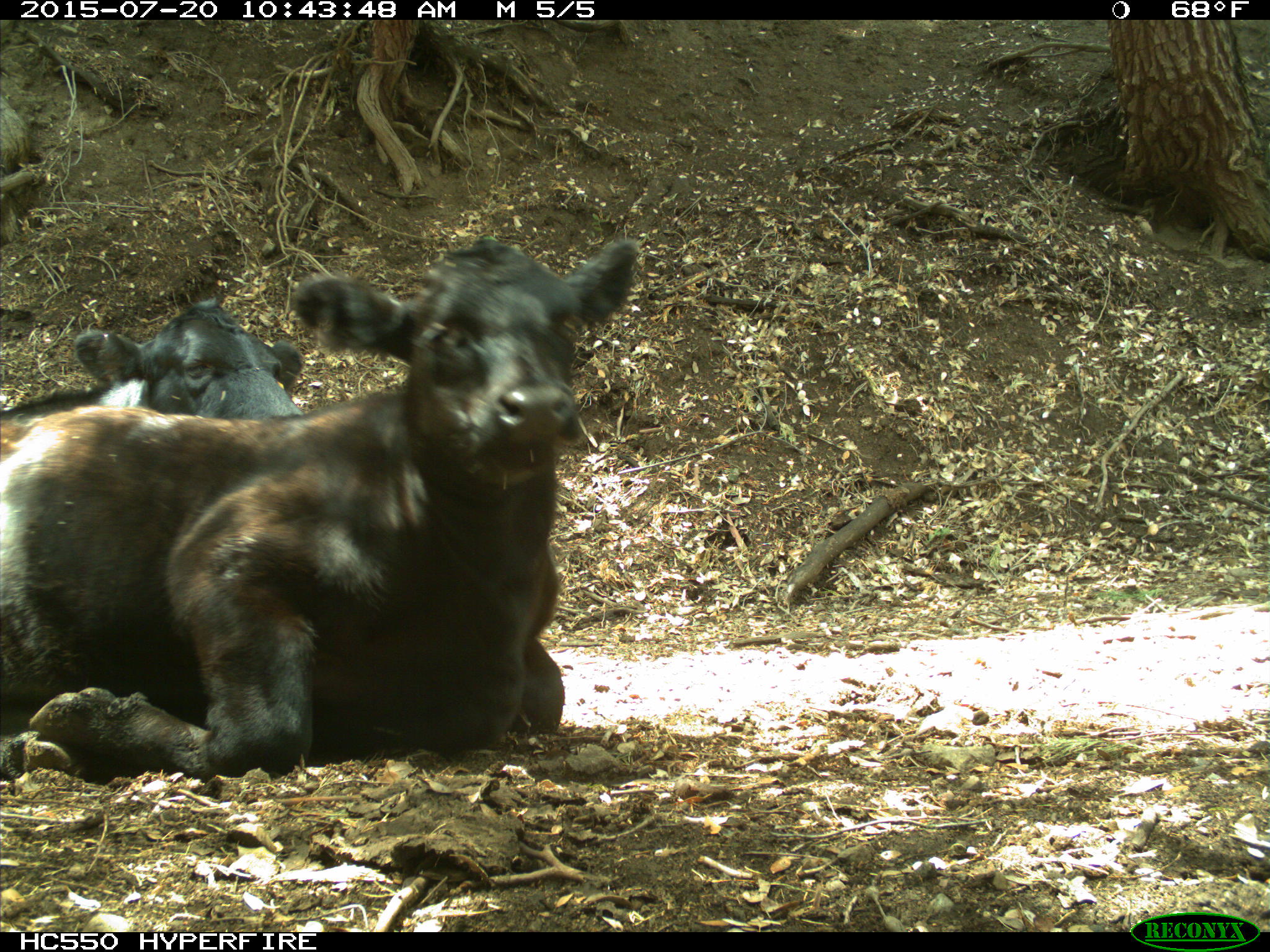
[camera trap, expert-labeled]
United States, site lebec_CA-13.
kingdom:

---

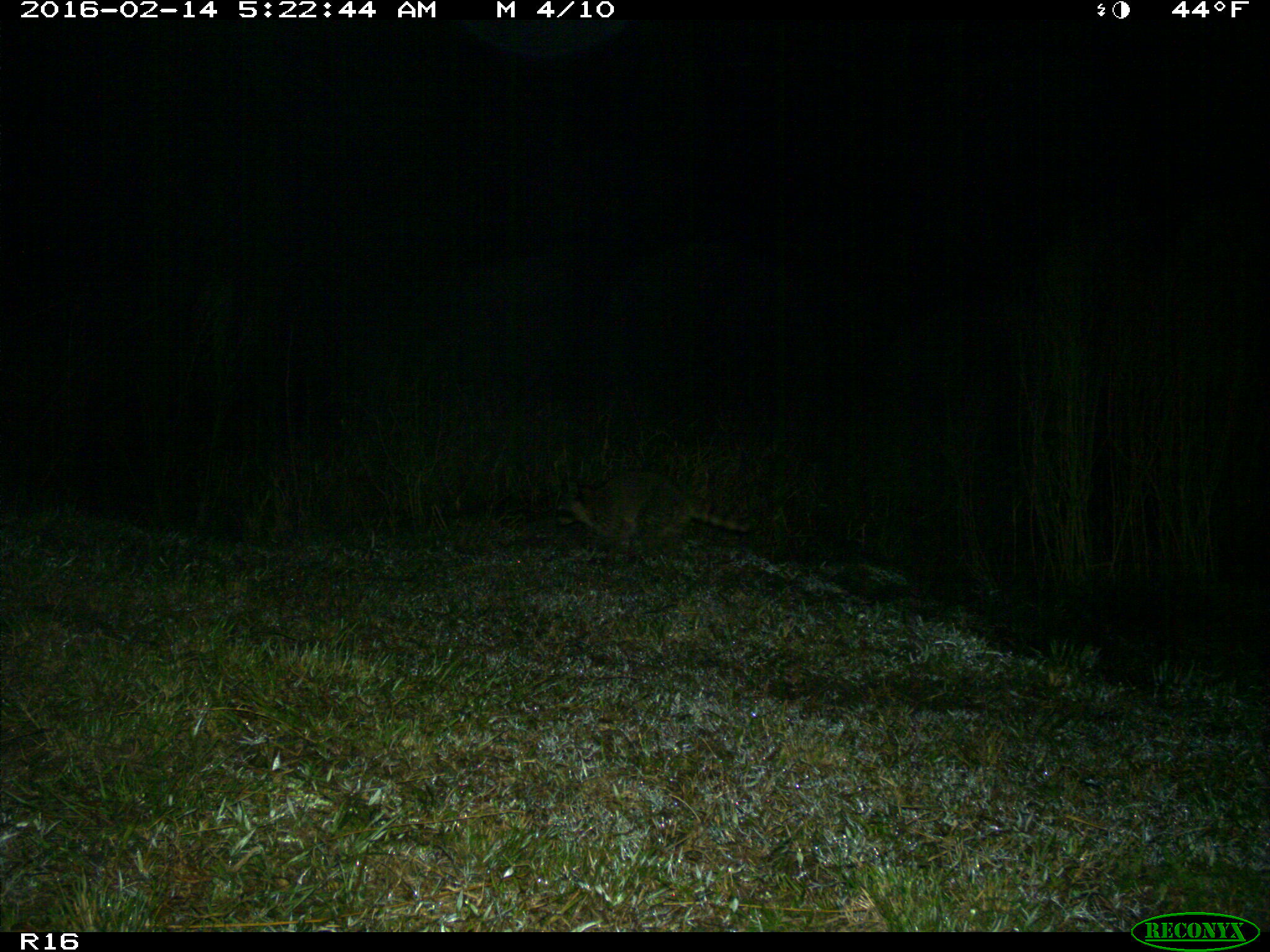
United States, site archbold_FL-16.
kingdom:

* * *

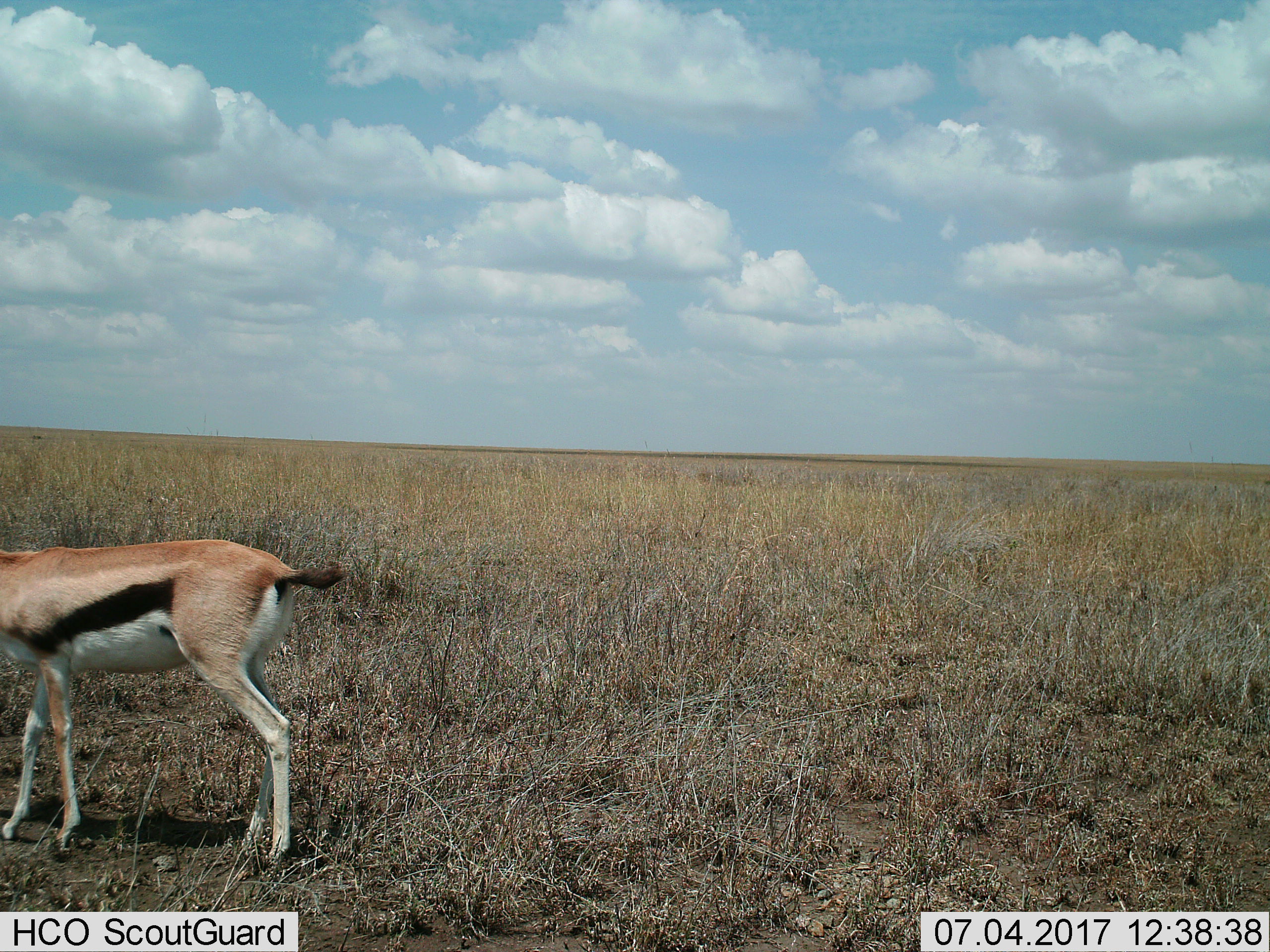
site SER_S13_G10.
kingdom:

▶ PROMPT:
For each line above that contains the word "United", make a copy.

▶ TASK SOLUTION:
United States, site lebec_CA-13.
United States, site archbold_FL-16.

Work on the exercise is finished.